I was going to rapturize about seeing "Meet The Robinsons" in Real 3D the other night, but something more important has come up. Real important. EXTREMELY important. For fans of rock -n- roll and rock-n- roll movies, the most important announcement in the history of home video. This is not hyperbole. This is the honest truth.

on June 19th, 2007, the landmark concert film "The T.A.M.I. Show" will be released on DVD; completely uncut (with the full Beach Boys performance) and... wait for it... full director's commentary by Electronovision wunderkind Steve Binder!!!!! For any youngsters out there or anyone who doesn't have a enthusiasm for 1960's rock and pop, this is truly a big deal. It's never been released on video legally in the USA and most grey market and bootleg versions were from 16mm or 8mm dupes or from it's early 80's broadcast on the USA network's "Night Flight". Those versions varied in quality and NONE of them included the Beach Boys performance.

Now, what EXACTLY was "The T.A.M.I. Show" all about? First of all, it has nothing to do with the smartly titled alternative band from the 80's and 90's. It was a 2 day rock show extravaganza that was held in California and shot before early video cameras, transferred to film, edited and released theatrically on that medium. That Kine scope like process was dubbed Electronovision for this film's release. You see, while concerts in the early 1960's were typically caravans with 5 or 6 acts along with a headliner, a lot of these acts didn't really get to the heartland on America.

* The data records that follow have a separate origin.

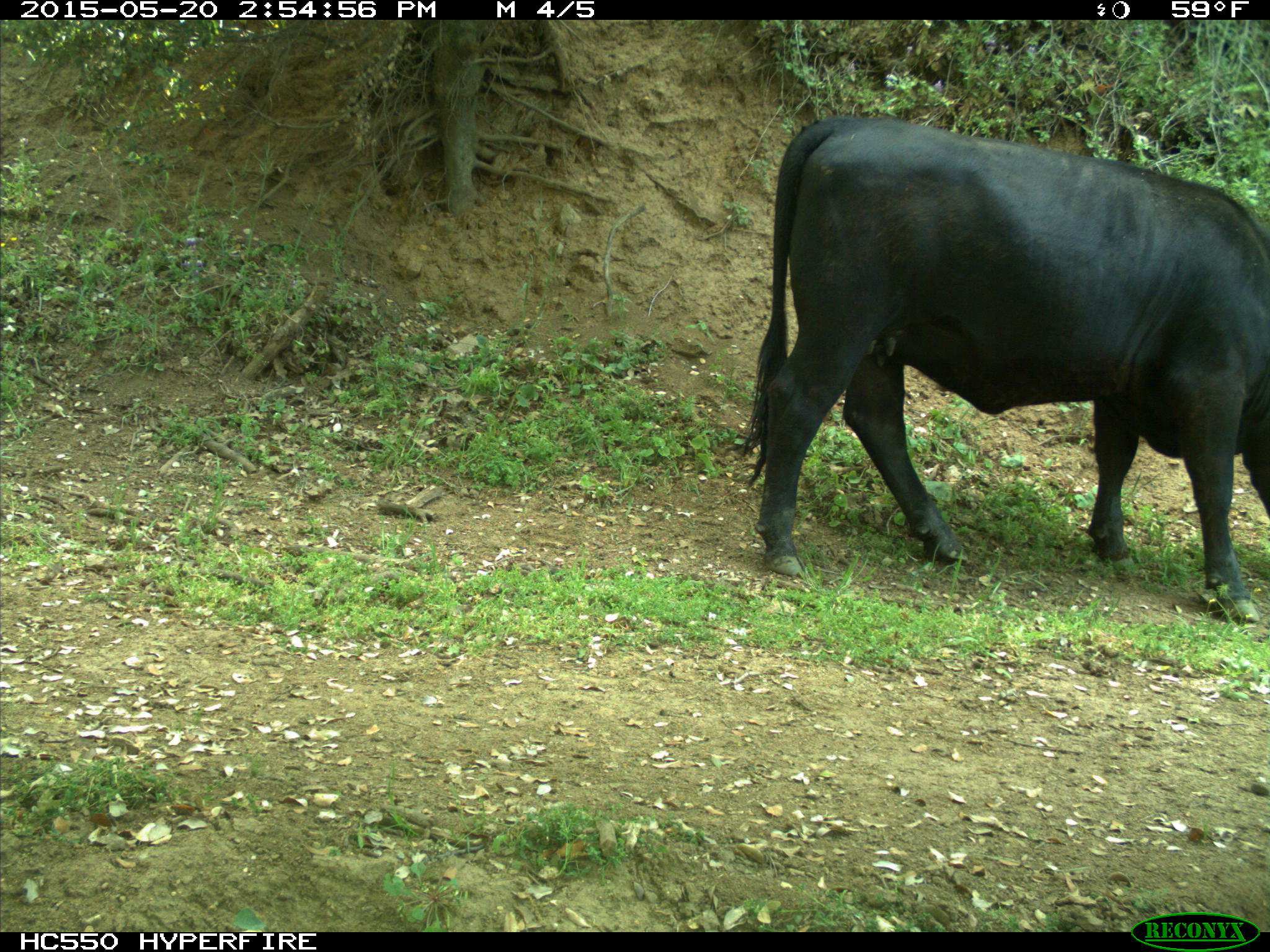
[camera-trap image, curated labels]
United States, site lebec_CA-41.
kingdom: Animalia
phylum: Chordata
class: Mammalia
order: Artiodactyla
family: Bovidae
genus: Bos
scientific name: Bos taurus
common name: domestic cow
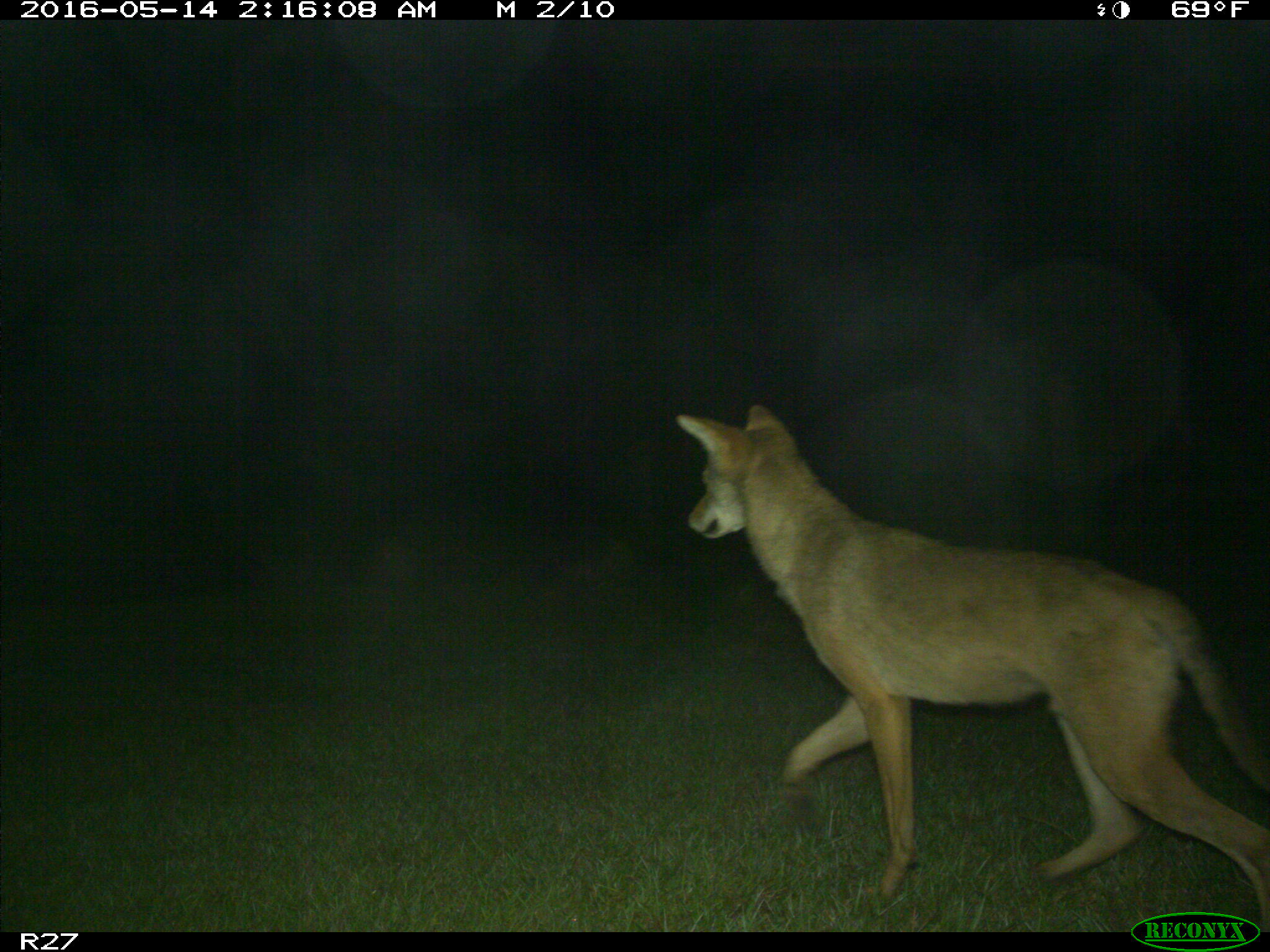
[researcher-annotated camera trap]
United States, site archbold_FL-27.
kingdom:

Therefore, it was genius on the part of the producers of this film that they round up every big act of 1964 (save for The Beatles and The Four Seasons) and make a 2 hour theatrical extravaganza that would barnstorm the country and play theatres and, most importantly, drive-ins in towns that wouldn't ever see such acts live.

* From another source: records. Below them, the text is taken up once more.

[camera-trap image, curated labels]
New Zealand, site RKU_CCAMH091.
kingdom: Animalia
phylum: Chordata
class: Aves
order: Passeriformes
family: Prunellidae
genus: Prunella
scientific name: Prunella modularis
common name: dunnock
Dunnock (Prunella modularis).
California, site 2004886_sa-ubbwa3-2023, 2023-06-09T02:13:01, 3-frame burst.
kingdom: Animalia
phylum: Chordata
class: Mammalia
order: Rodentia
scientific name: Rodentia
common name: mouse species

"The T.A.M.I. Show" (T.A.M.I. means either "Teen-Age Music International", what the AIP ads for the film advertised, or "Teenage Awards Music International", what was on some movie posters and ad material) was hosted by Jan and Dean and featured musical performances by them, along with Chuck Berry, Gerry and the Pacemakers, Smokey Robinson and the Miracles, Marvin Gaye, The Beach Boys, Leslie Gore, The Supremes, Billy J. Kramer and the Dakotas, The Barbarians, James Brown and his Famous Flames and, rounding out the show The Rolling Stones!!!!!!! All of this is shot on video in glorious black and white and super realistic monophonic sound augmented by a horde of screaming girls in the audience. It's the meaning of life captured on Kine scope. I'm so incredibly excited that this movie is FINALLY being released on video, I can't stop smiling. I can finally get rid of my dupey tapes and stop the further ruination of my 8mm film print from constant runs through my projector.

Simply put, you need to own this one if you have any interest in music history, film history, pop culture history or any and all of the above. There are so many highlights that it's hard to list them all without getting long winded. Suffice it to say, between the opening credits with Jan and Dean skateboarding and Diana Ross applying lipstick in EXTREME CLOSE UP and the grand finale of the film with the exhausting double whammy of James Brown in his absolute prime and the primal blues of early Rolling Stones, you'll find something to like, love, remember and cherish. God, I adore this movie.

I got it preordered at DVD Pacific for $10.23 shipped (the retail is $14.99), but I'll probably buy a copy at Best Buy on the release date and I'm sure I'll be getting one or two as Birthday gifts as it's being released one week before my birthday.

I really can't believe it's actually being released. I really can't.